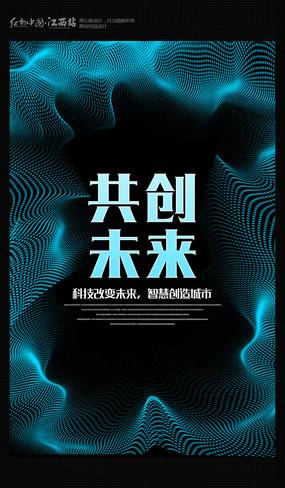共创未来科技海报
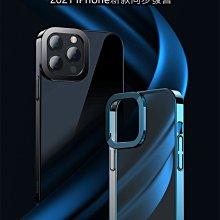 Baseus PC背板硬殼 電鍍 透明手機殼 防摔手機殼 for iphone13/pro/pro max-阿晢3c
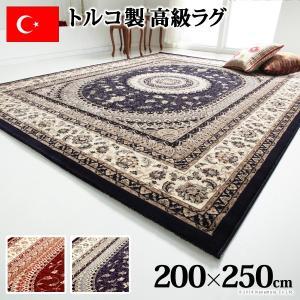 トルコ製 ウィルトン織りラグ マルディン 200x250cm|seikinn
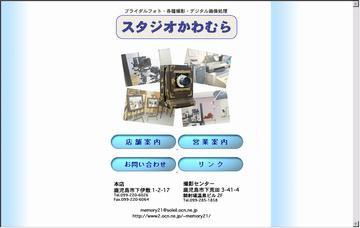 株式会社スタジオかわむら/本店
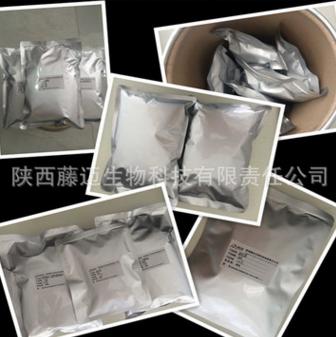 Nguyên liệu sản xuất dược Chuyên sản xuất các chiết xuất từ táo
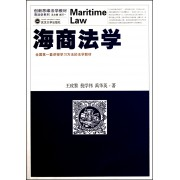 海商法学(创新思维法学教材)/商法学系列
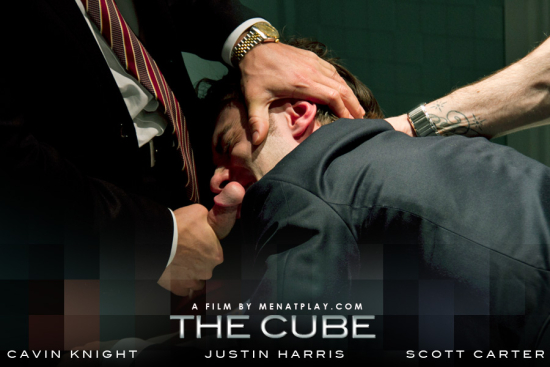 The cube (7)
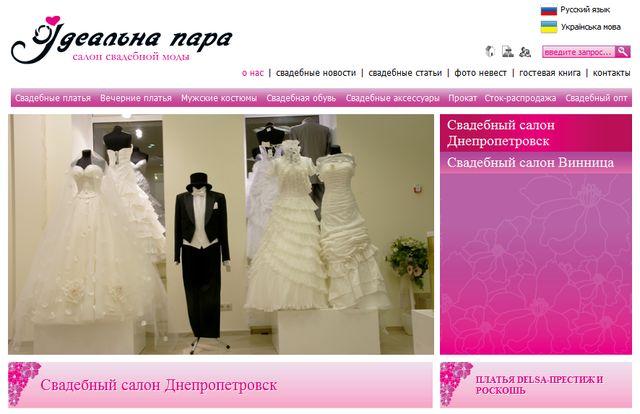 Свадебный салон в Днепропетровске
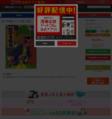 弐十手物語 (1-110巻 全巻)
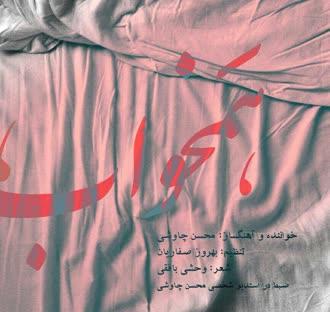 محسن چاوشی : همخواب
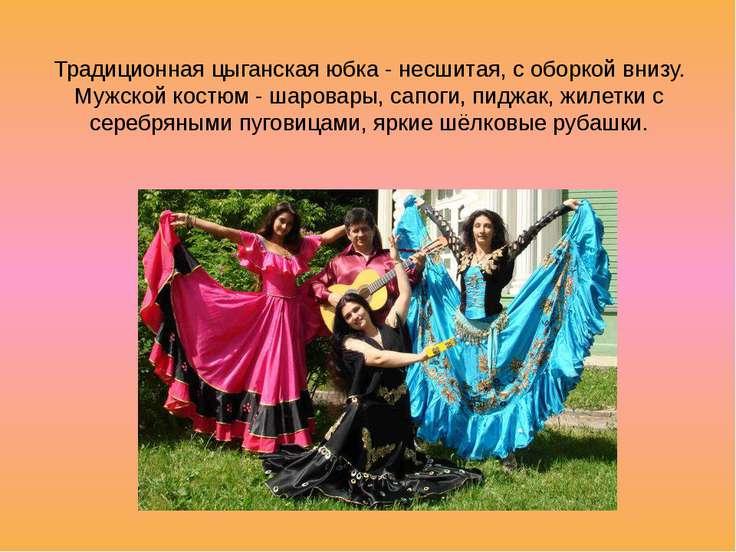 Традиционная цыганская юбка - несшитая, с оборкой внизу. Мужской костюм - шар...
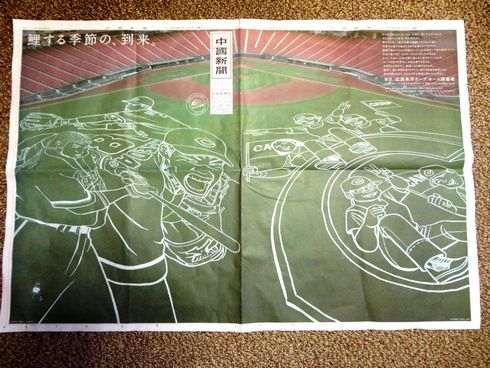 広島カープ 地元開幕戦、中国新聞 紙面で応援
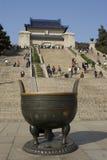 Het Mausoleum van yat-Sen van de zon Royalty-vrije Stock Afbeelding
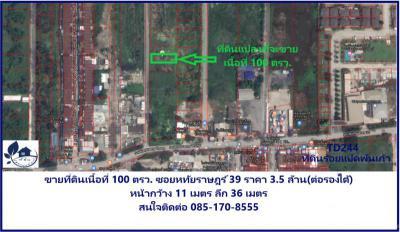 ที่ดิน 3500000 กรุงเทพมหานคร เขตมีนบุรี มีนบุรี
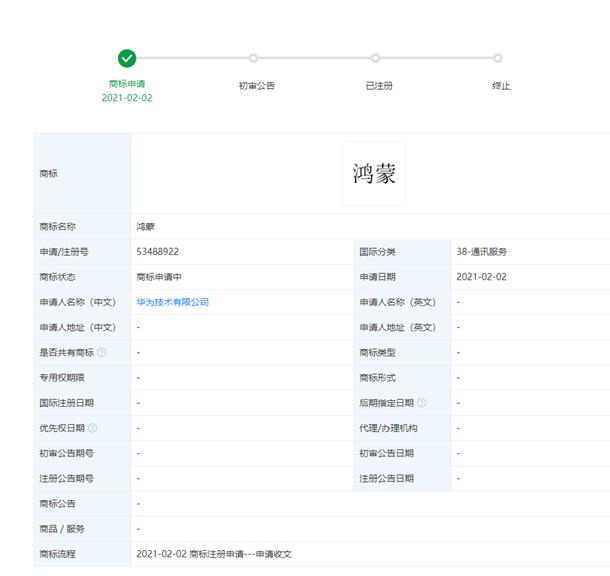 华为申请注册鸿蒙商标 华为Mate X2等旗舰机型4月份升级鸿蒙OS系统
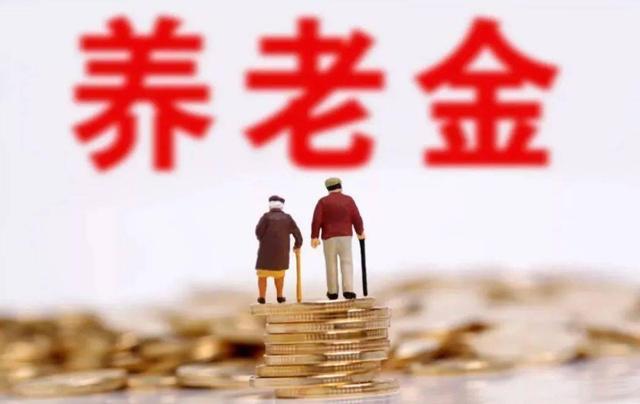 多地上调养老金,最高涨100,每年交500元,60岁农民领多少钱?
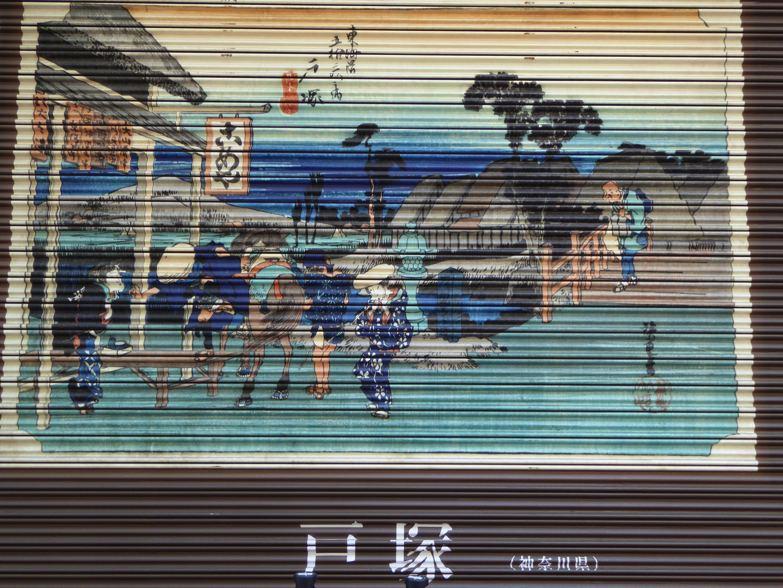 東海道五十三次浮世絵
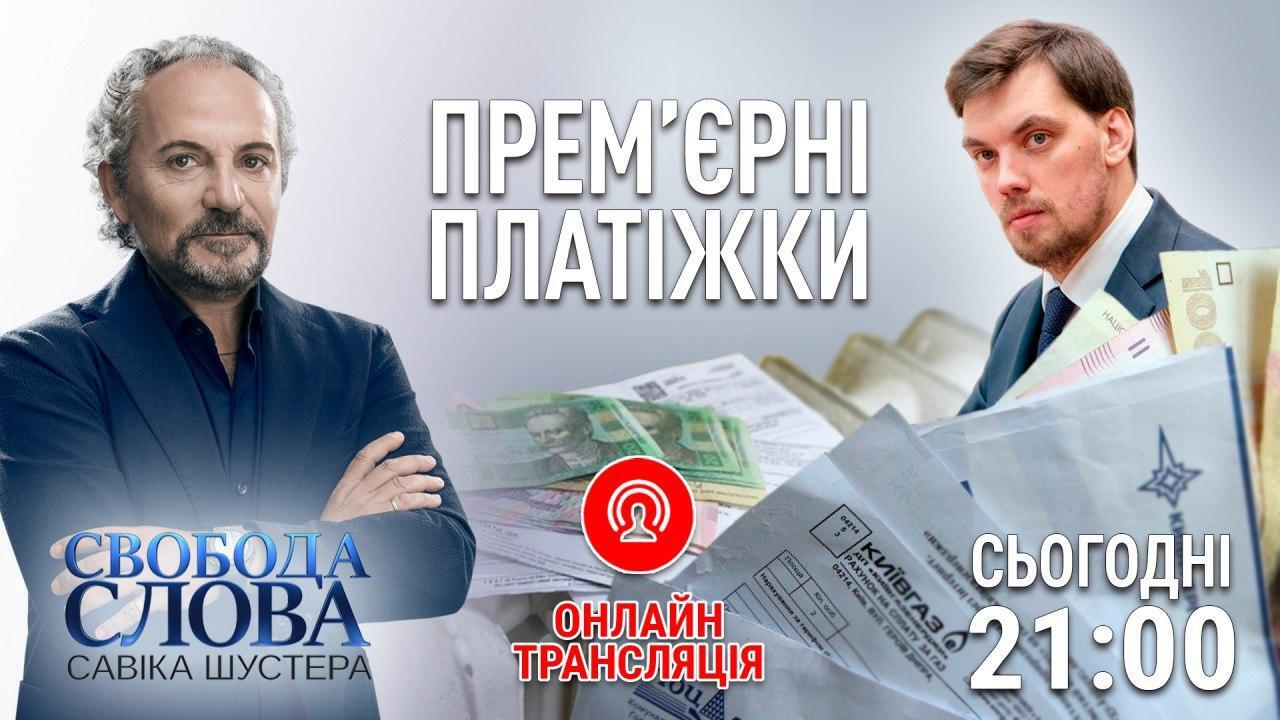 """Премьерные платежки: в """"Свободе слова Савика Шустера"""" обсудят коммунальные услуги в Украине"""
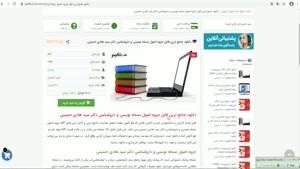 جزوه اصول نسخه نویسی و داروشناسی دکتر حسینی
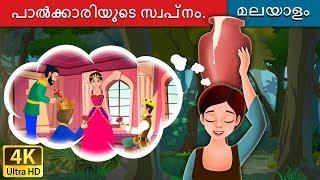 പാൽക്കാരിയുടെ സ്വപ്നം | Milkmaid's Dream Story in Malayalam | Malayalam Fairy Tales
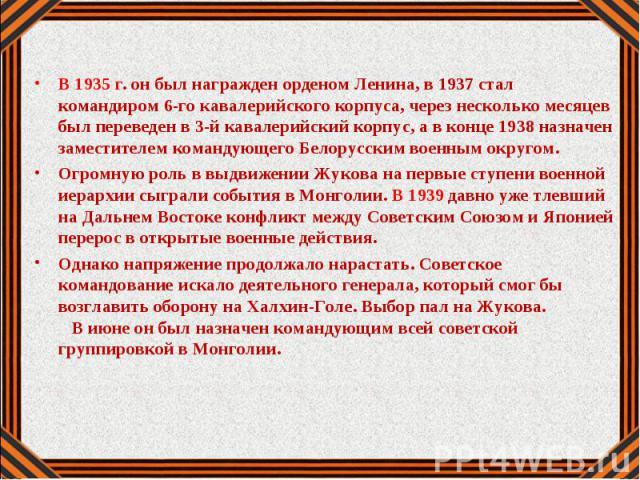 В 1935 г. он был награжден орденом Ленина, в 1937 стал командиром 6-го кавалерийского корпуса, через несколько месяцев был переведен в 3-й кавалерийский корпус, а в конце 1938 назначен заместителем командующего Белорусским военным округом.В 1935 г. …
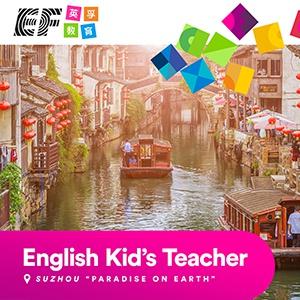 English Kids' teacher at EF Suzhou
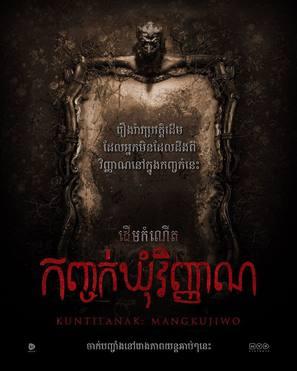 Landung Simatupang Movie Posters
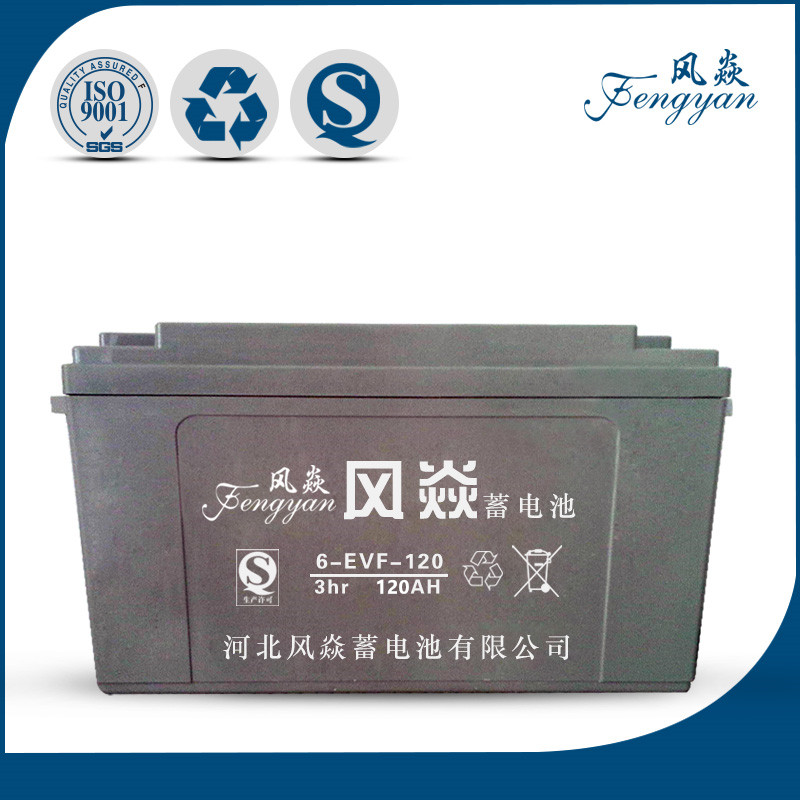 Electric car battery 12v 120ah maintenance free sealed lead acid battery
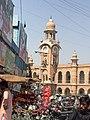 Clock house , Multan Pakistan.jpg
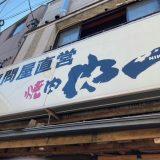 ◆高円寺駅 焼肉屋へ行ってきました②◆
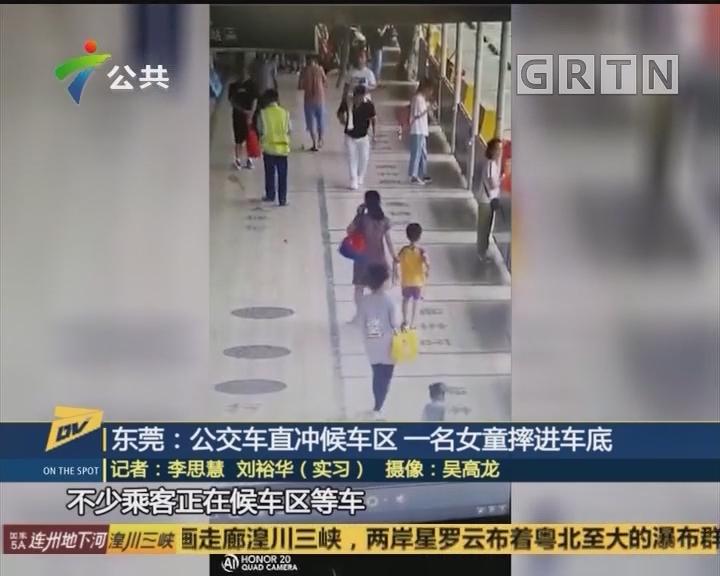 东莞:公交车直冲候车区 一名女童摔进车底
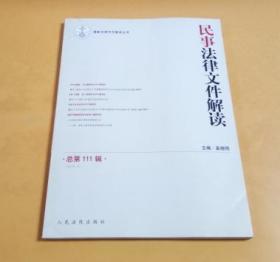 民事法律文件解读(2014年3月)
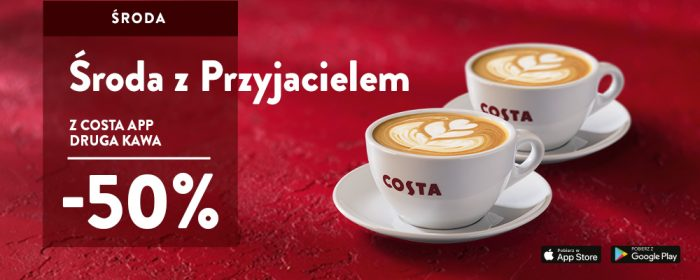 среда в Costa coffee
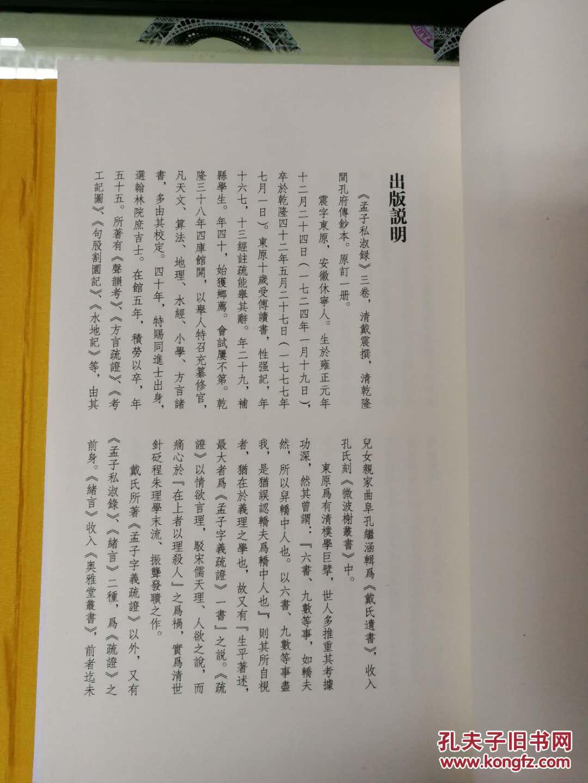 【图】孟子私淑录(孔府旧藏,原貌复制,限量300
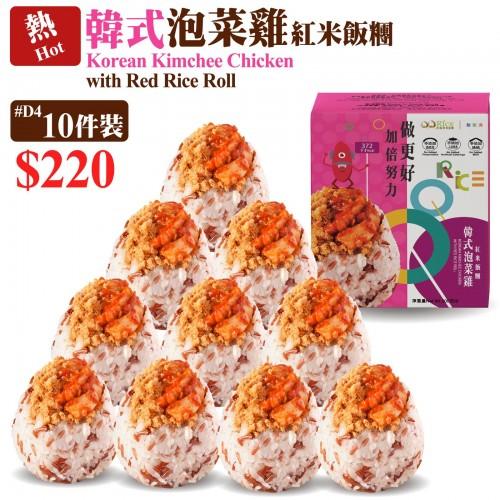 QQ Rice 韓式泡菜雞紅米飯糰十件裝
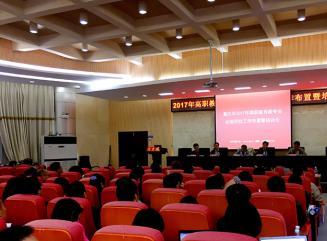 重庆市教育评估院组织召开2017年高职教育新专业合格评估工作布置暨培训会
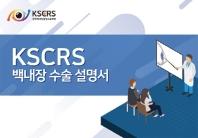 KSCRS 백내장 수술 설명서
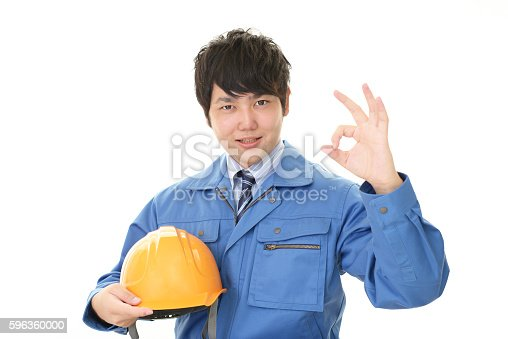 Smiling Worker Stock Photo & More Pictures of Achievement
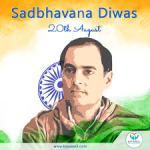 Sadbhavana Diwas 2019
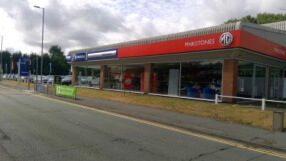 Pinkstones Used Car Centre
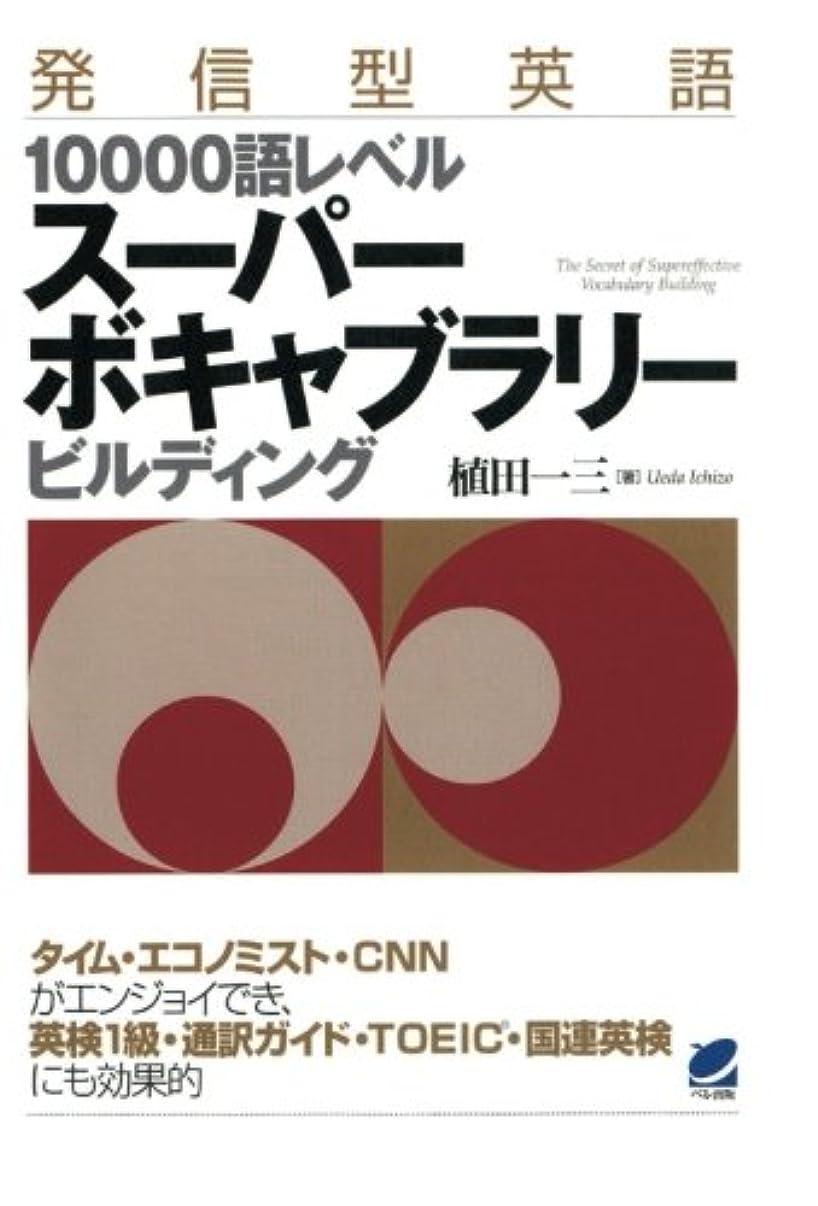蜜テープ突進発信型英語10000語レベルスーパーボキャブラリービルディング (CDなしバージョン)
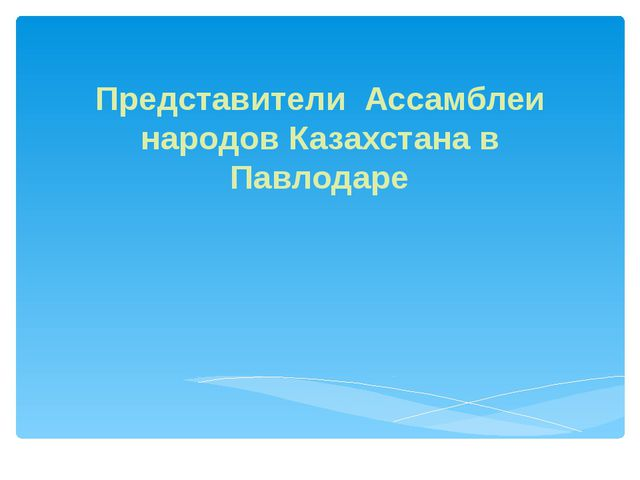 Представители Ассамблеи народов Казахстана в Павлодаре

------------------------------------

TASK INSTRUCTIONS: With the pictures left out, write out exactly the lines from the line containing "обсудят коммунальные услуги" through the last line of the entries above, both ends included, and no others.

EXERCISE OUTPUT:
 """Премьерные платежки: в """"Свободе слова Савика Шустера"""" обсудят коммунальные услуги в Украине"""
 جزوه اصول نسخه نویسی و داروشناسی دکتر حسینی
 പാൽക്കാരിയുടെ സ്വപ്നം | Milkmaid's Dream Story in Malayalam | Malayalam Fairy Tales
 В 1935 г. он был награжден орденом Ленина, в 1937 стал командиром 6-го кавалерийского корпуса, через несколько месяцев был переведен в 3-й кавалерийский корпус, а в конце 1938 назначен заместителем командующего Белорусским военным округом.В 1935 г. …
 English Kids' teacher at EF Suzhou
 Landung Simatupang Movie Posters
 Electric car battery 12v 120ah maintenance free sealed lead acid battery
 Clock house , Multan Pakistan.jpg
 ◆高円寺駅 焼肉屋へ行ってきました②◆
 东莞:公交车直冲候车区 一名女童摔进车底
 民事法律文件解读(2014年3月)
 среда в Costa coffee
 【图】孟子私淑录(孔府旧藏,原貌复制,限量300
 QQ Rice 韓式泡菜雞紅米飯糰十件裝
 重庆市教育评估院组织召开2017年高职教育新专业合格评估工作布置暨培训会
 KSCRS 백내장 수술 설명서
 Smiling Worker Stock Photo & More Pictures of Achievement
 Sadbhavana Diwas 2019
 Pinkstones Used Car Centre
蜜テープ突進発信型英語10000語レベルスーパーボキャブラリービルディング (CDなしバージョン)
 Представители Ассамблеи народов Казахстана в Павлодаре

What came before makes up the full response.